:: Source passage ::
"""
Lynne Abraham, known as the ‘Queen of death’, saw 108 capital sentences returned during her time as chief prosecutor in Philadelphia County. Photograph: Dan Loh/AP
Lynne Abraham, known as the ‘Queen of death’, saw 108 capital sentences returned during her time as chief prosecutor in Philadelphia County. Photograph: Dan Loh/AP

America's deadliest prosecutors: five lawyers, 440 death sentences

This article is more than 7 years old
in New York

Harvard report highlights the lion-sized role in modern death penalty of just four men and a woman, and how capital punishment is a ‘personality-driven system’

One had a poster from the movie Tombstone on his office wall with “Justice is coming” emblazoned on it; another used a miniature model of an electric chair as a paperweight; a third, dubbed the “Queen of death”, said she was “passionate” about judicially killing people and described the emotion of watching an execution as a “non-event”.

What they all had in common was a vast appetite for putting men and women to death. What additionally made them special was that they all had the power to turn such unusual tastes into sentences.

As head prosecutors in their counties, just five individuals have been responsible for putting no fewer than 440 prisoners onto death row. If you compare that number to the 2,943 who are currently awaiting execution in the US, it is equivalent to one out of every seven.

Or express the figure another way: of the 8,038 death sentences handed down since the death penalty was restarted in the modern era 40 years ago this week, some one in 20 of them have been the responsibility of those five district attorneys alone.

The five are profiled in a new report from Harvard Law School’s Fair Punishment Project. Titled America’s Top Five Deadliest Prosecutors, the report highlights the lion-sized role in the modern death penalty of just four men and one woman.

They are: Joe Freeman Britt of Robeson County, North Carolina; Donnie Myers of Lexington, South Carolina; Bob Macy of Oklahoma County; Lynne Abraham of Philadelphia County; and Johnny Holmes of Harris County, Texas.

Just how extraordinary this elite club of lawyers is can be seen in the biography of Bob Macy. Until his death in 2011, he was known as Cowboy Bob because of his traditional frontier dress sense: he always wore cowboy boots, a large cowboy hat, a black string tie, a black suit and a white shirt.

Over the course of 21 years as the top prosecutor in Oklahoma County, Macy put 54 people on death row. That gave him the distinction of sending more people to their potential deaths than any other district attorney in the nation.
"""
:: Questions on scene geometry ::
"""
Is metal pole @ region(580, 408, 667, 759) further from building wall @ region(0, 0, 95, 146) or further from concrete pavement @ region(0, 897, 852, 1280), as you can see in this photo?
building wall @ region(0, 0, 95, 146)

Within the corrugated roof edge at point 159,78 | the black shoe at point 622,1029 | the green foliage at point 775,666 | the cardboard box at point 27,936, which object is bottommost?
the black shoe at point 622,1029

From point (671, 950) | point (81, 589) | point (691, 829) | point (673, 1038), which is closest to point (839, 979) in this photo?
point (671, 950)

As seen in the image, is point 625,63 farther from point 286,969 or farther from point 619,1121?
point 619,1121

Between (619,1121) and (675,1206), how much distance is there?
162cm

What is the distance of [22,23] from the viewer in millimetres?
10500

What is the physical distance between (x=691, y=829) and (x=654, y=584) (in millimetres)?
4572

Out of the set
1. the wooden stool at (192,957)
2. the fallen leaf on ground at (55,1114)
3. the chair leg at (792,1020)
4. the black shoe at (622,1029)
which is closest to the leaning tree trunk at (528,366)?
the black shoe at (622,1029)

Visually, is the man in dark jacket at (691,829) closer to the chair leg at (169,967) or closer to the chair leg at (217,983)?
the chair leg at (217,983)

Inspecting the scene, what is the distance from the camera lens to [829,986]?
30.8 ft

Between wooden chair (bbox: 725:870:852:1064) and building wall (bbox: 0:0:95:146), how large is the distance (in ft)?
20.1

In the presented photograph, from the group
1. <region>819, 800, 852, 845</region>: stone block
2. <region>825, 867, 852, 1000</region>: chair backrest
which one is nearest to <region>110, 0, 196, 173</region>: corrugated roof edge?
"""
:: What is asked ::
A: Duplicate the passage of the article on America's deadliest prosecutors from "As head prosecutors" to "district attorneys alone.".
B: According to the article on America's deadliest prosecutors, why was Bob Macy known as Cowboy Bob? Answer in one to three sentences.
C: Resume the article on America's deadliest prosecutors, starting after its final sentence.
This data comes from a separate source with no connection to the article about America's deadliest prosecutors.

:: Responses to the tasks ::
A:
As head prosecutors in their counties, just five individuals have been responsible for putting no fewer than 440 prisoners onto death row. If you compare that number to the 2,943 who are currently awaiting execution in the US, it is equivalent to one out of every seven.

Or express the figure another way: of the 8,038 death sentences handed down since the death penalty was restarted in the modern era 40 years ago this week, some one in 20 of them have been the responsibility of those five district attorneys alone.

B: Bob Macy was called Cowboy Bob because he dressed in a traditional frontier style. He always wore cowboy boots, a large cowboy hat, a black string tie, a black suit and a white shirt.

C:
And many did actually go to their deaths. According to records compiled by the Fair Punishment Project, 30 of those prisoners were executed.

That might have presented an ethical burden to some, but not to Macy. As he sat beneath his Tombstone poster, he ruminated on the “patriotic duty” of prosecutors to aggressively pursue death sentences. He was proud of having sent a 16-year-old, Sean Sellers, to the death chamber before the US supreme court banned the execution of juveniles in 2005.

The problem is that Macy’s sense of legal propriety was not as honed as his sense of patriotic duty. The Harvard report notes that about a third of the 54 capital sentences he secured were later challenged and misconduct uncovered; three death-row prisoners were exonerated.

A similarly disturbing pattern of misconduct and error is recorded by the other deadliest prosecutors. Britt, who died in April, obtained 38 death sentences in the course of his 14-year career.

A disturbing pattern of misconduct and error is recorded by the deadliest prosecutors. Photograph: Eric Risberg/Associated Press

He once said that “within the breast of each of us burns a flame that constantly whispers in our ear ‘preserve life at any cost’. It is the prosecutor’s job to extinguish that flame.”

Which is all very well, were it not for the fact that in more than a third of his cases ending in death sentences he was later found to have committed misconduct. Two of his death row inmates were exonerated: Leon Brown and Henry McCollum, two intellectually disabled brothers who were 15 and 19 respectively when they were set up for murder.

Myers is the only one of the five who is still in office, with plans to retire at the end of the year. The lawyer, the one with the electric chair paperweight on his desk, did not respond to the Guardian’s questions about his inclusion in the top five club of deadliest prosecutors.

He achieved 39 death sentences in the course of his 38 years in practice but labored under a 46% rate of misconduct that was later discovered. Six of his death sentences were overturned due to problems in the way he had secured a capital sentence – often involving discriminatory exclusions of jurors based on race.

The report notes that Myers once rolled a baby’s crib draped in black cloth in front of a capital jury and, crying profusely, told them that a failure to return a death sentence would be like declaring “open season on babies in Lexington County”. In another death penalty case, he referred to the black defendant as “King Kong”, a “monster”, “caveman” and “beast of burden”.

The grossly disproportionate impact of these district attorneys in just five of America’s 3,100 counties gives the lie to the US supreme court opinion, issued on 2 July 1976 in Gregg v Georgia, that reopened the death penalty in America. That ruling said that capital punishment could be practiced in such a way that it was neither arbitrary nor capricious.

But the past 40 years have shown it to be highly arbitrary. In a spirited dissent issued last year, Justice Stephen Breyer argued that it was time for the supreme court to consider whether the ultimate punishment should be ruled unconstitutional and banned outright.

Breyer found that “40 years of experience make it increasingly clear that the death penalty is imposed arbitrarily, without the reasonable consistency legally necessary to reconcile its use with the constitution’s commands”. One of the examples he gave of inconsistency was that not only do some states allow the death penalty while others do not, but also “within a death penalty state, the imposition of the death penalty heavily depends on the county in which a defendant is tried”.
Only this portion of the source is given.